» あなたの課題: 下の文書抜粋で「上記」の直後に続く項目番号は、どれとどれですか。すべて挙げてください。

» 文書抜粋:
長方形,楕円形等の形状にする余地がある。被告は2リットルの保存容器
の使用が当然に必要であるとの前提に立っているが,容器本体のサイズ形
状を同一にする必然性はない。
上記2)については,蓋体はネジ式とか,左右開閉式など,いろいろなバ
リエーションが考えられる。
上記4)については,電解槽を備えることから2つの槽が必要であるとし
ても,同一の区切り方をする必然性はなく,例えば,原告商品が正面から
見て縦向きに区分されているのに対し,正面から見て横向きに区分するこ
とも可能である。
上記5)については,提手は容器本体との設置点を2箇所から4箇所にす
るなどの余地がある。
上記6)については,操作パネル,ボタンの位置,吐水口の位置等につい
てバリエーションが考えられ,かつスイッチの設置箇所も本体の横に設置
する等の方法もあり,被告の主張は説得的ではない。
イ相違点について
被告は,別紙4の点で原告商品の形態と被告商品の形態が相違すると主張
するが,これらの相違点は,要部についてのものではなく,原告商品と被告
商品を全体的に観察すれば,両者の形態は実質的に同一である。具体的には
次のとおりである。

» 保存データ:

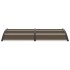 Marquesina de puerta PC negro 200x100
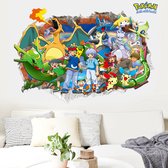 Muursticker Pokemon - Kinderkamer - Jongenskamer - Muurdecoratie - Wandsticker - Sticker Voor Kinderen 60×90CM 1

» 結果: 2)、4)、5)、6)